No. 8 seed Illinois, the Longhorns' semifinal opponent, handed Texas its only defeat at Gregory Gym on Sept. 3 and Florida beat Texas in five sets on Sept. 11 in Gainesville, Fla.

Missouri vs. Duke
The Tigers, along with Oklahoma, will be in State College, Pa., for the Penn State Regional starting on Friday. Missouri was scheduled to have its season-ending banquet Sunday but the school was more than happy to have to reschedule the event (it's now scheduled for Jan. 23).

That calendar shuffle came about because of Missouri's memorable weekend in Cedar Falls, Iowa.
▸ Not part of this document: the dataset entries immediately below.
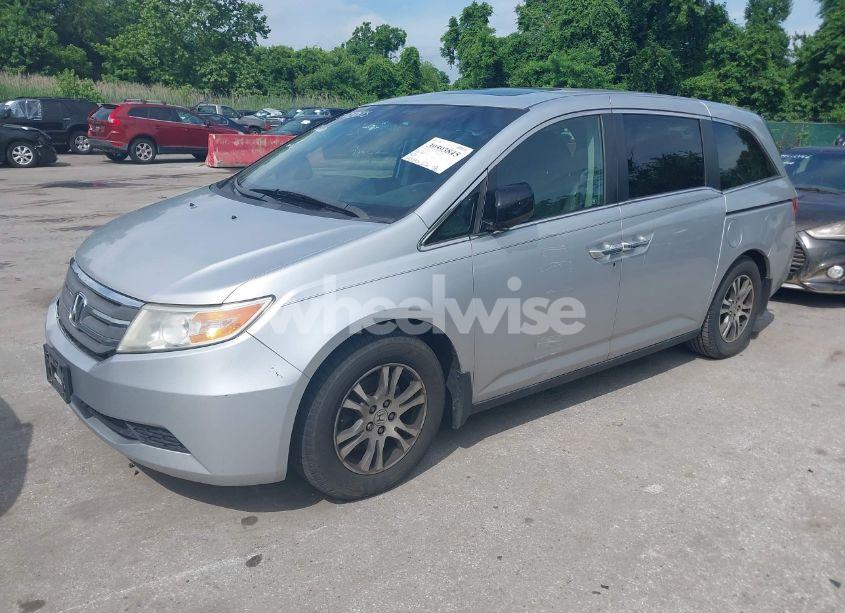 Photo 2 of 2012 Honda Odyssey EX-L (VIN 5FNRL5H60CB101243)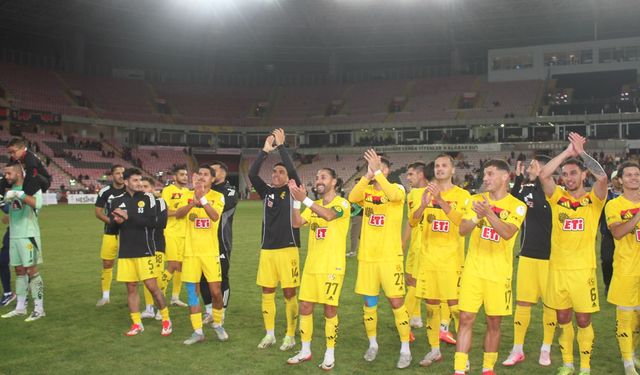 Şimşekler İzmir'de zafer peşinde!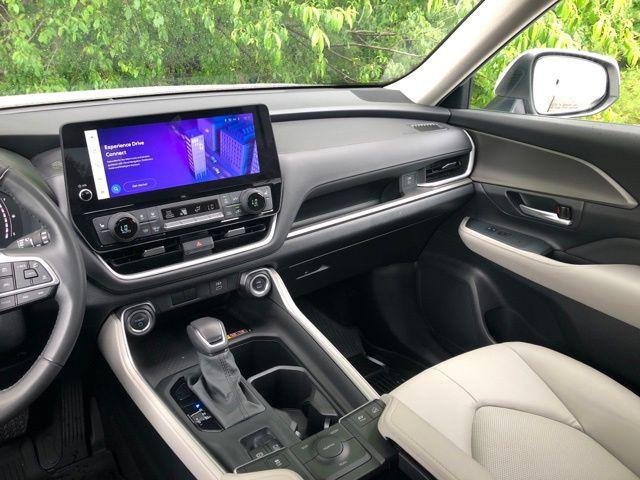 Certified Used 2024 WIND CHILL PEARL Toyota  image 35
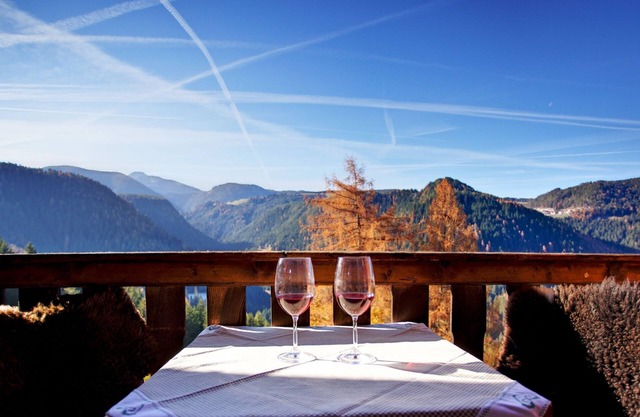 Newly renovated farmhouse, sunny location, great hiking opportunities nearby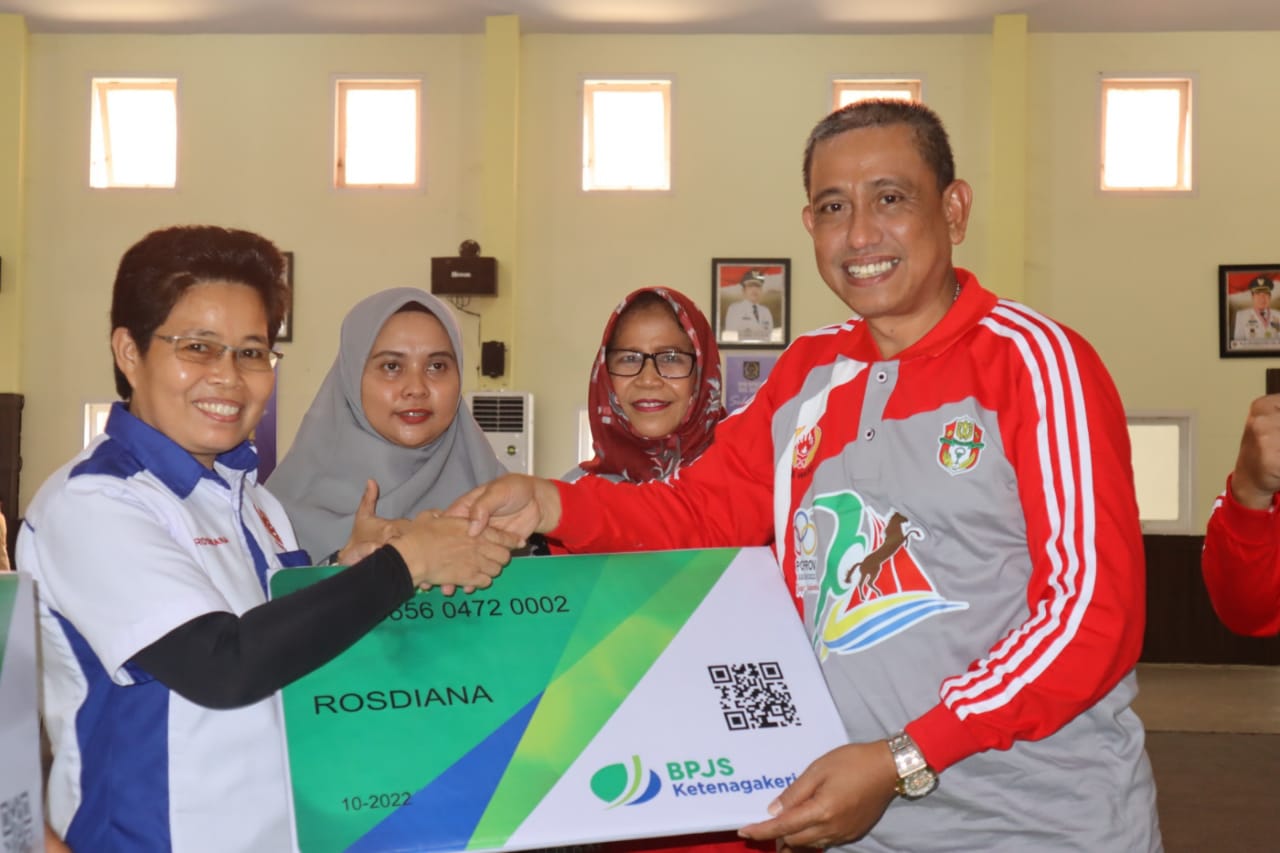 Amran Lepas Kontingen ke Porprov  XVII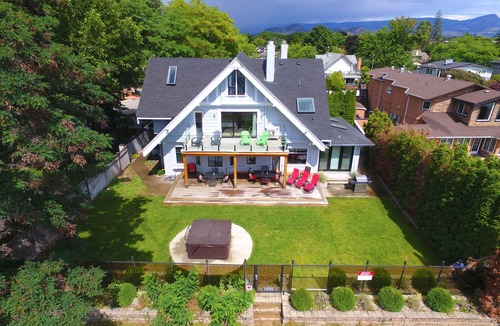 South Central House | Kelowna's Beach House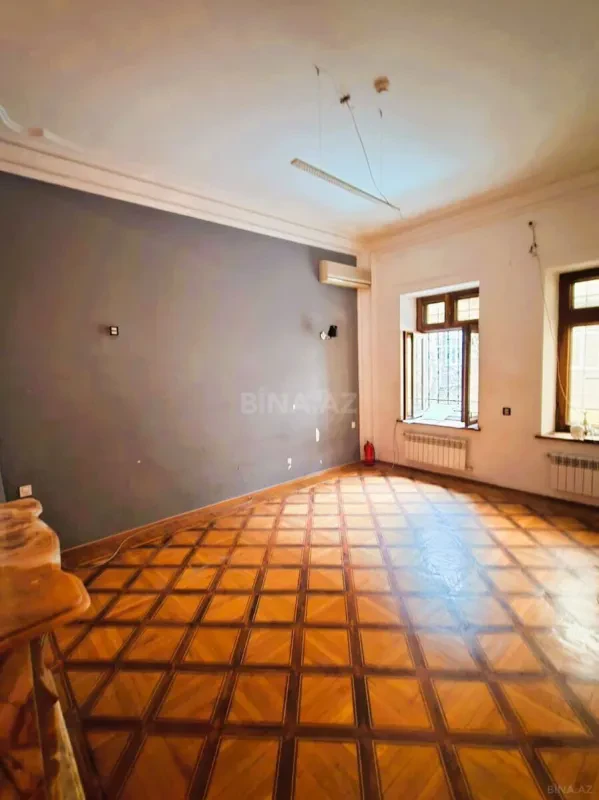 Kirayə verilir 5 otaqlı ofis 250 m²
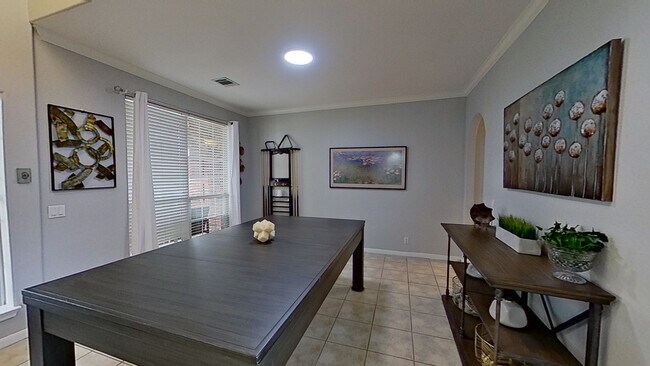 The previous two photos have a link to a 360 walkthrough - 1007 Brown Dr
It started Friday when the Tigers recorded the biggest upset in NCAA volleyball history. In an epic five-set match, Missouri knocked off fifth-seeded Northern Iowa on its home court.

There was little time to celebrate. The Tigers returned to their hotel at around midnight Saturday and their second-round match against Northwestern was scheduled for 4 p.m. later that day.

 "I would describe it as a real character test, a real toughness test," Missouri coach Wayne Kreklow told the Columbia Missourian. "People get to a point where they are so tired, it's tempting to give up. Some people let themselves go under, and some people keep fighting," Kreklow said. "Our girls came out and kept fighting until the end."

The Tigers beat Northwestern easily in the first set but lost the second set 23-25. Missouri made sure there would not be another dramatic five-set match by winning the next two sets to advance to the second Sweet 16 in school history.

"This is really special to me," Kreklow said. "I have to honestly say at the beginning of the season ... I wasn't thinking Sweet 16. I'm thinking, 'OK, we need to make the tournament with this group, and if we work really hard and really focus on what we need to do, I think we've got a shot and we can do it.

"For this group to really pull it together and really commit themselves to get to this level, that's what really makes it special."